**Exercise passage**
"""
Nasrullah B. said an ex-partner tried to blackmail him:

He said, “Don’t break up with me. I love you too much.” He was coming to my house every day where I lived with my wife. He would pretend to be one of my friends. My family was asking why he’s coming—who is this? He said he would tell my dad that I’m gay. Then he called my wife and said I was gay. He came to the house for two months before he called my wife. I told her it was a lie, and he was just trying to get money, but then he sent all the photos of us kissing…and told her everything about our relationship.…Then my wife wouldn’t believe me anymore when I denied it, and she accused me and threatened to tell my family. I begged her not to for our kids.

Nasrullah’s wife told his father who essentially put him under house arrest in the family home where they all lived together.[106]            

Asad B. had a well-paid job when a younger man he was seeing secretly filmed the two of them having sex. The younger man threatened to post the footage online and identify Asad if Asad did not pay for his silence. Asad dealt with the situation by blocking the man and erasing his own social media presence.[107]

Amir H. was forced out of a senior position in a company by blackmail. “I received messages from colleagues on WhatsApp saying, ‘We know you are LGBT,’” he said. “I have a fake ID on Facebook with LGBT friends. Someone discovered this was me…They said you can’t work here anymore. They didn’t ask for money. There is a homophobic culture; they were just threatening me to leave and saying I would be punished under Sharia.”[108]

Several interviewees said they had started their own businesses to protect themselves from discrimination by employers and be able to offer employment to other LGBT people.
"""
**Exercise description**
Copy the passage on blackmail of LGBT people in full, word for word. The lines after this text are not needed.

**Entries shown**
"""
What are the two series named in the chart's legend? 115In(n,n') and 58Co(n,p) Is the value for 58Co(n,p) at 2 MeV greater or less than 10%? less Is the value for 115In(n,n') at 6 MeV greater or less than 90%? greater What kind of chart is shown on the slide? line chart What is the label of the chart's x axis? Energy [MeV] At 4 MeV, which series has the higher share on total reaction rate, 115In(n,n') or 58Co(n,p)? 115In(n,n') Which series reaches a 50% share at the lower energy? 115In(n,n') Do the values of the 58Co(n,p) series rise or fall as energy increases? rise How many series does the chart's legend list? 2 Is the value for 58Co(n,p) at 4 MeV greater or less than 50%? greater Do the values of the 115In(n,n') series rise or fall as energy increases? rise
"""
"""
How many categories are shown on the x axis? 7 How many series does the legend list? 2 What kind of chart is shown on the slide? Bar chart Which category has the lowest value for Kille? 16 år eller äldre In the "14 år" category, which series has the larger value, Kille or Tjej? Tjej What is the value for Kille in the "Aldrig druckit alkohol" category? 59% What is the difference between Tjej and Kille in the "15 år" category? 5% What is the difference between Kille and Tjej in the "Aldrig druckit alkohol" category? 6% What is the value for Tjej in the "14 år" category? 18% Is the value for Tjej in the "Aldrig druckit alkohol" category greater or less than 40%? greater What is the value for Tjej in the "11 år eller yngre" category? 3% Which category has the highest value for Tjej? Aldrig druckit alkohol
"""
**Written response**
Nasrullah B. said an ex-partner tried to blackmail him:

He said, “Don’t break up with me. I love you too much.” He was coming to my house every day where I lived with my wife. He would pretend to be one of my friends. My family was asking why he’s coming—who is this? He said he would tell my dad that I’m gay. Then he called my wife and said I was gay. He came to the house for two months before he called my wife. I told her it was a lie, and he was just trying to get money, but then he sent all the photos of us kissing…and told her everything about our relationship.…Then my wife wouldn’t believe me anymore when I denied it, and she accused me and threatened to tell my family. I begged her not to for our kids.

Nasrullah’s wife told his father who essentially put him under house arrest in the family home where they all lived together.[106]            

Asad B. had a well-paid job when a younger man he was seeing secretly filmed the two of them having sex. The younger man threatened to post the footage online and identify Asad if Asad did not pay for his silence. Asad dealt with the situation by blocking the man and erasing his own social media presence.[107]

Amir H. was forced out of a senior position in a company by blackmail. “I received messages from colleagues on WhatsApp saying, ‘We know you are LGBT,’” he said. “I have a fake ID on Facebook with LGBT friends. Someone discovered this was me…They said you can’t work here anymore. They didn’t ask for money. There is a homophobic culture; they were just threatening me to leave and saying I would be punished under Sharia.”[108]

Several interviewees said they had started their own businesses to protect themselves from discrimination by employers and be able to offer employment to other LGBT people.